Records of scene-based spatial questions:
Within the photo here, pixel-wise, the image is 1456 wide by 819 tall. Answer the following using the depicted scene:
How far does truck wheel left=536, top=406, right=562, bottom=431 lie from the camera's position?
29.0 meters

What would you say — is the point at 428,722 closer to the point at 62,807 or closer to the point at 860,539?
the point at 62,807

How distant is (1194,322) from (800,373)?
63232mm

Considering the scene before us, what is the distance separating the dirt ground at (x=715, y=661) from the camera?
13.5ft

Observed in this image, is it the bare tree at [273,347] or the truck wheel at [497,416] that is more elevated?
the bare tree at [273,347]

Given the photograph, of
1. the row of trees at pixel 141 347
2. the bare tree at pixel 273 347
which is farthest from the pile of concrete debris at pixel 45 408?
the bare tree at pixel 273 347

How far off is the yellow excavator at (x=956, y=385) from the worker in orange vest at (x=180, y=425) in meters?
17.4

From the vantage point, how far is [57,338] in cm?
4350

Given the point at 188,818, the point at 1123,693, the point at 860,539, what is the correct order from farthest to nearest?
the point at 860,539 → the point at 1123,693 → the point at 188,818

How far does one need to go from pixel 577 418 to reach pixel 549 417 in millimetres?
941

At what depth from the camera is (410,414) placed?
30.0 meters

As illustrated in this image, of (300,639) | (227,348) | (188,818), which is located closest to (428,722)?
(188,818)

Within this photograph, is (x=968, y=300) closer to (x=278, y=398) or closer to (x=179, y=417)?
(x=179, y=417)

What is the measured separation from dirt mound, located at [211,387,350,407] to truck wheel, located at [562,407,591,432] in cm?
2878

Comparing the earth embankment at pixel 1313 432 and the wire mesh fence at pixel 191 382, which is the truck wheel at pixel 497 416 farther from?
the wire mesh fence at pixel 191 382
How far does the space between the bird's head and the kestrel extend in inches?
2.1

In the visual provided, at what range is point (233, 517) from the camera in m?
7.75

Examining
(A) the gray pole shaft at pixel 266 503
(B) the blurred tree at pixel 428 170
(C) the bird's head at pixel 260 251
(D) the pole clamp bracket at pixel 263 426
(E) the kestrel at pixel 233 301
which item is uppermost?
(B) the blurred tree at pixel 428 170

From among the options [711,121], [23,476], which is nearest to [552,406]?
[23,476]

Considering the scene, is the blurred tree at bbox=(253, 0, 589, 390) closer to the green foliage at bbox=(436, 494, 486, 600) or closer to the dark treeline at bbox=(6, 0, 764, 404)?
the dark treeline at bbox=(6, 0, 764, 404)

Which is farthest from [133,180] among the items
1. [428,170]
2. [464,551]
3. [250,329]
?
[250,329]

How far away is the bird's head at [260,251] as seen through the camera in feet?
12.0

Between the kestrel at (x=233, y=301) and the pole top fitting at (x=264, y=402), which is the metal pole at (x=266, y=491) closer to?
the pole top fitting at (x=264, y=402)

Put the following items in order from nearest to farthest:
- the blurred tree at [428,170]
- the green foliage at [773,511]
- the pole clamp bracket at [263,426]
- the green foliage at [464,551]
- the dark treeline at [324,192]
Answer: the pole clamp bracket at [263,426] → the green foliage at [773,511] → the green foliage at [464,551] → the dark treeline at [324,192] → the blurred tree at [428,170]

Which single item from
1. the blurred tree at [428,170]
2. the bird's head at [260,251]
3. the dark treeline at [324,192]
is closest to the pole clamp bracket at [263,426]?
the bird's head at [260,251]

**What is expected**: Reproduce every one of the records above, substituting "vehicle tire" for each occurrence of "truck wheel" and leaving all other text unchanged.

**Answer for this exercise**:
Within the photo here, pixel-wise, the image is 1456 wide by 819 tall. Answer the following using the depicted scene:
How far does vehicle tire left=536, top=406, right=562, bottom=431 lie from the camera's position?
29.0 meters

What would you say — is the point at 428,722 closer to the point at 62,807 or closer to the point at 860,539?
the point at 62,807

How distant is (1194,322) from (800,373)?
63232mm

Considering the scene before us, what is the distance separating the dirt ground at (x=715, y=661) from the camera?
13.5ft

Observed in this image, is it the bare tree at [273,347] or the vehicle tire at [497,416] that is more elevated?
the bare tree at [273,347]

Given the photograph, of
1. the row of trees at pixel 141 347
2. the bare tree at pixel 273 347
which is farthest from the pile of concrete debris at pixel 45 408?
the bare tree at pixel 273 347

How far off is the yellow excavator at (x=956, y=385) from the worker in orange vest at (x=180, y=425) in meters?
17.4

From the vantage point, how far is [57,338] in cm?
4350

Given the point at 188,818, the point at 1123,693, the point at 860,539, what is the correct order from farthest to nearest?
the point at 860,539 → the point at 1123,693 → the point at 188,818

How far does one need to go from pixel 577 418 to reach pixel 549 417 in millimetres?
941

At what depth from the camera is (410,414) placed?
30.0 meters

As illustrated in this image, of (300,639) | (227,348) | (188,818), which is located closest to (428,722)?
(188,818)

Within this photograph, is (x=968, y=300) closer to (x=278, y=398) or closer to (x=179, y=417)?
(x=179, y=417)

What is the measured separation from dirt mound, located at [211,387,350,407] to vehicle tire, located at [562,407,591,432] in cm?
2878

Comparing the earth embankment at pixel 1313 432 and the wire mesh fence at pixel 191 382, which is the vehicle tire at pixel 497 416 farther from?
the wire mesh fence at pixel 191 382
How far does the space between the bird's head and the kestrel extend in inches?
2.1

In the visual provided, at what range is point (233, 517) from the camera in m?
7.75

Examining
(A) the gray pole shaft at pixel 266 503
(B) the blurred tree at pixel 428 170
(C) the bird's head at pixel 260 251
(D) the pole clamp bracket at pixel 263 426
(E) the kestrel at pixel 233 301
which item is uppermost?
(B) the blurred tree at pixel 428 170

From among the options [711,121], [23,476], which is nearest to [552,406]?
[23,476]

Considering the scene, is the blurred tree at bbox=(253, 0, 589, 390) closer to the green foliage at bbox=(436, 494, 486, 600) or closer to the dark treeline at bbox=(6, 0, 764, 404)?
the dark treeline at bbox=(6, 0, 764, 404)

Which is farthest from [133,180] among the items
1. [428,170]
2. [464,551]
3. [250,329]
?
[250,329]

How far away is the bird's head at [260,251] as seen through the camera in feet?
12.0

Between the kestrel at (x=233, y=301) and the pole top fitting at (x=264, y=402), which is the metal pole at (x=266, y=491) closer to?
the pole top fitting at (x=264, y=402)

Put the following items in order from nearest to farthest:
- the blurred tree at [428,170]
- the green foliage at [773,511]
- the pole clamp bracket at [263,426]
- the green foliage at [464,551]
- the dark treeline at [324,192]
Answer: the pole clamp bracket at [263,426] → the green foliage at [773,511] → the green foliage at [464,551] → the dark treeline at [324,192] → the blurred tree at [428,170]

Which single item from
1. the blurred tree at [428,170]
2. the bird's head at [260,251]
3. the dark treeline at [324,192]
is closest to the pole clamp bracket at [263,426]?
the bird's head at [260,251]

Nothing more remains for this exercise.